La posición institucional del IREC es la defensa de la ciencia como elemento vertebrador de las decisiones de gestión. En ese contexto, queremos subrayar las investigaciones sobre genética del ciervo realizadas en colaboración con el Centro de Investigação em Biodiversidade e Recursos Genéticos (CiBio) de Portugal (ver, por ejemplo, Queirós et al. 2015, 2019, 2020, entre otros), que intentaban comprender la diversidad y diferenciación genética de los ciervos en la Península ibérica.

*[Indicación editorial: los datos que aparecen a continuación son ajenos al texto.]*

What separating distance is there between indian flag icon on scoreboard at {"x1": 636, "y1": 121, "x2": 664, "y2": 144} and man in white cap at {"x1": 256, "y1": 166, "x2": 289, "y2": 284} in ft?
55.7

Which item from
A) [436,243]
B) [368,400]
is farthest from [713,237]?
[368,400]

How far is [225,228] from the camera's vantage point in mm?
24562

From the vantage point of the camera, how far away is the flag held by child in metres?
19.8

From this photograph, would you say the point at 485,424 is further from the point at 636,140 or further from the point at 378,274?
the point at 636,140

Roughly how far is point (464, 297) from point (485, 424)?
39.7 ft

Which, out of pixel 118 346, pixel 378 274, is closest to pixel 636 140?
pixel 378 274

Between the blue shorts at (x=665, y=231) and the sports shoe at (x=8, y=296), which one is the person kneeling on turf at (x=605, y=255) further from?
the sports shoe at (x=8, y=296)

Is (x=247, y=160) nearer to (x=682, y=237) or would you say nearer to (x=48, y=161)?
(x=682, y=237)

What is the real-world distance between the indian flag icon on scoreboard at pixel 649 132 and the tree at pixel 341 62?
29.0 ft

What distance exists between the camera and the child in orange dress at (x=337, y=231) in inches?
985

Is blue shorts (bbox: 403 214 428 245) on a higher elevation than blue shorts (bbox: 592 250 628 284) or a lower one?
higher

Estos trabajos señalan que los ciervos presentes en la Península ibérica divergieron de los del resto de Europa hace ca. 20 mil años, lo que resultó en una singularidad genética notoria que diferencia los ciervos de la Península Ibérica de los del Centro, Norte y Este de Europa. No obstante, esa singularidad genética no encaja con la clasificación taxonómica tradicional de “subespecie ibérica”, aunque sí representa unidades evolutivas diferenciadas (ver, por ejemplo, Carranza et al. 2016 y 2024).

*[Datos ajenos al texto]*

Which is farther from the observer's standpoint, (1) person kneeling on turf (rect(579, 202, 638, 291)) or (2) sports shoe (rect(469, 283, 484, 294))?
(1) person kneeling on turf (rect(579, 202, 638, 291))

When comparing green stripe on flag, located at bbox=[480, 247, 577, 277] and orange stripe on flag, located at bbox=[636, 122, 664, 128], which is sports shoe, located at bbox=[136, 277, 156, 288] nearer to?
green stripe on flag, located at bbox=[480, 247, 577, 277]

De hecho, según los estudios del IREC y el CiBio, tanto la divergencia de miles de años (promovida por el aislamiento) como la probable adaptación local a las condiciones ambientales y climáticas, han contribuido a la evolución de varias unidades evolutivas dentro de esta especie en Europa occidental, una de ellas sólo presente en la Península Ibérica. Esto, además de servir de incentivo para reforzar la investigación en este ámbito, debe tenerse en cuenta para la gestión y conservación del ciervo rojo. En este sentido, la postura del IREC es la de conservar la riqueza y diversidad genética y el buen estado sanitario de las poblaciones de ciervo, cuestiones que pueden verse afectadas por las introducciones de ciervos foráneos, entre otras intervenciones.
En el proceso judicial al que hace referencia la nota de la Asociación Ciervo Ibérico participaron como peritos varios científicos adscritos al IREC, a instancias de ambas partes. La justicia falló a favor de la absolución de los acusados. Posiblemente, porque no se sustanciaron efectos negativos graves sobre la especie Cervus elaphus ni sobre su sanidad. En todo caso, los científicos intervinieron a título personal, sin representar a la institución ni expresar necesariamente su posición oficial.

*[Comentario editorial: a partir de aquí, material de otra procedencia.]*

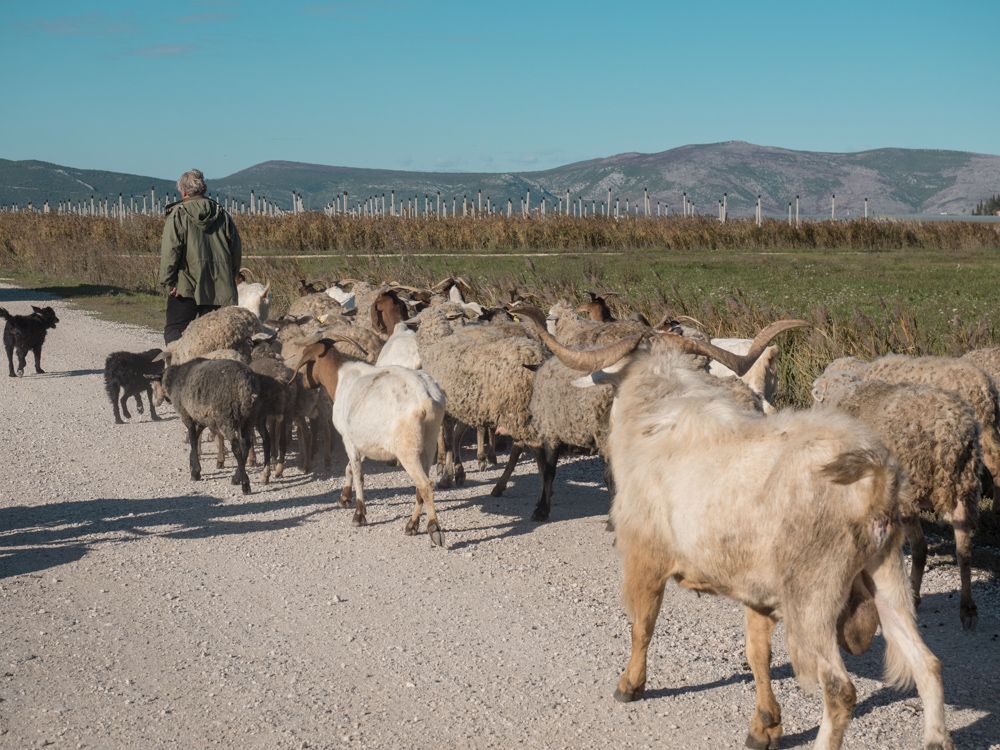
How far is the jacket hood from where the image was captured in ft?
35.1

La libertad de cátedra y de investigación constituye un principio esencial del trabajo científico, que ampara la diversidad de enfoques y opiniones entre investigadores. Esta pluralidad es inherente a la ciencia y, en ocasiones, puede no coincidir plenamente con la posición institucional del centro al que pertenecen los científicos. En cualquier caso, en el IREC mantenemos un compromiso firme con la independencia, la objetividad y la neutralidad de la ciencia, principios que seguirán guiando nuestra labor al servicio del conocimiento, la gestión sostenible de la fauna silvestre y la conservación de la biodiversidad.